Testo di riferimento:
-=-=-=-=-
Buon Lunedì

Buongiorno a tutti amici! Desidero iniziare questa settimana con una nuova corrente artistica, ossia “L’arte romantica”, sottoponendovi uno dei suoi maggiori artisti Francesco Hayez e la sua opera “Il bacio”.
L’arte romantica si sviluppa verso la fine del XVIII secolo e gli inizi del XIX secolo in Germania, per poi diffondersi in Francia, Inghilterra, Italia e Spagna. L’arte romantica investe principalmente la pittura, per quanto abbia dato impulso ad un nuovo modo di concepire l’architettura e il restauro.
La stagione romantica, preludio all’Arte moderna propriamente detta, si configura per dei tratti essenziali che connotano, più in generale, tutta la corrente del romanticismo:
• Rapporto uomo-natura: la natura viene letta in chiave romantica come l’espressione del divino in terra, l’immanenza dell’assoluto nel mondo sensibile, di cui l’uomo non è che una caduca manifestazione. La natura con la sua bellezza fa scaturire nell’uomo sentimenti contrastanti in grado di terrorizzarlo quanto di rasserenarlo. Il catastrofismo, in particolare, suscita nell’animo umano un senso di inquietudine misto a orrore, ma là dove l’uomo riesca a cogliere in tutto ciò una qualsivoglia forma di bellezza, si realizza il concetto di sublime, così come teorizzò Edmund Burke.
-=-=-=-=-
Record di dati
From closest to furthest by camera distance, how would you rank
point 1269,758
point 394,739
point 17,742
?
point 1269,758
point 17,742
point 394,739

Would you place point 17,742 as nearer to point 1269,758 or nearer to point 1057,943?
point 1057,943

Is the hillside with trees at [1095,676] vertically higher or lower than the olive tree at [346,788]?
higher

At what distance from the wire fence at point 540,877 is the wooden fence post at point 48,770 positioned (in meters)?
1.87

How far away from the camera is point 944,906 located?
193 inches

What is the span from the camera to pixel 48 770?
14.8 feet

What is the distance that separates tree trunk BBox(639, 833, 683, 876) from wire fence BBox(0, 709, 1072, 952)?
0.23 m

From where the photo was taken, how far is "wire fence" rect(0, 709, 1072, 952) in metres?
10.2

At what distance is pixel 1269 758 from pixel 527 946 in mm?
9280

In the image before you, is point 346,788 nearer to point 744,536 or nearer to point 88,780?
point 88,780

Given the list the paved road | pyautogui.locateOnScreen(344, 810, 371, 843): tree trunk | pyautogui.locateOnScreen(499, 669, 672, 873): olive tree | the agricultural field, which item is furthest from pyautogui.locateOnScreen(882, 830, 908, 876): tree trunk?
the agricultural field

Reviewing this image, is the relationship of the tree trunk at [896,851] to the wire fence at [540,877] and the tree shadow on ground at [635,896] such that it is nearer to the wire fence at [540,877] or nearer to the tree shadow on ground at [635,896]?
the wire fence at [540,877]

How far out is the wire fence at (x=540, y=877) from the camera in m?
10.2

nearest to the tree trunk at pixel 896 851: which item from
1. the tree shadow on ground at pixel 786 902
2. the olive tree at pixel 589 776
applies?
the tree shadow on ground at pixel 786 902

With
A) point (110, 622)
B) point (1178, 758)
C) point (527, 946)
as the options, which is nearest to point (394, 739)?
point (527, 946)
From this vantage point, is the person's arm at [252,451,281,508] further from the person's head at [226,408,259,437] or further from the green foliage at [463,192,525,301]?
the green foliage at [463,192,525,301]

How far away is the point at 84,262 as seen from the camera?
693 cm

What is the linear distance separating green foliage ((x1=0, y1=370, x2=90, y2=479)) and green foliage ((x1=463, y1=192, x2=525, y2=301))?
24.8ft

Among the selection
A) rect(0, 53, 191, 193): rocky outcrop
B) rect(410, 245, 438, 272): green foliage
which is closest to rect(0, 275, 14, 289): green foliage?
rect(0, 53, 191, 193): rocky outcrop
-=-=-=-=-
Esercizi:
1. Secondo il testo sull'arte romantica, in quale paese e in quale periodo si sviluppa inizialmente questa corrente?
2. Riporti fedelmente il passo del testo sull'arte romantica che inizia con "L’arte romantica si" e termina con "e il restauro.".
3. Scriva la parte successiva del testo sull'arte romantica, riprendendo dopo la sua ultima frase.
I record non hanno alcuna rilevanza per quanto richiesto.

Soluzioni per esercizio:
1. In Germania, tra la fine del XVIII secolo e gli inizi del XIX secolo.

2.
L’arte romantica si sviluppa verso la fine del XVIII secolo e gli inizi del XIX secolo in Germania, per poi diffondersi in Francia, Inghilterra, Italia e Spagna. L’arte romantica investe principalmente la pittura, per quanto abbia dato impulso ad un nuovo modo di concepire l’architettura e il restauro.

3.
• Ritorno al passato medievale: si traduce in un vero e proprio tuffo nella fede, con opere che esprimono il bisogno di riconciliare l’uomo con Dio, un rapporto che è possibile ricucire in virtù di una ritrovata spiritualità. Si riprende il concetto di vanitas, così com’era percepito dal Masaccio e da altri artisti del primo Rinascimento, ossia l’ineluttabilità della morte. In pittura si è fatto largo uso di ruderismo per esprimere al meglio l’impossibilità dell’uomo e, più in generale, di tutte le opere umane, di fuggire alla decadenza. L’assenza di una netta prevalenza di uno stile rispetto a quello passato significò in architettura la compresenza nello stesso edificio di due generi a volte antitetici: si parla quindi di eclettismo storicistico.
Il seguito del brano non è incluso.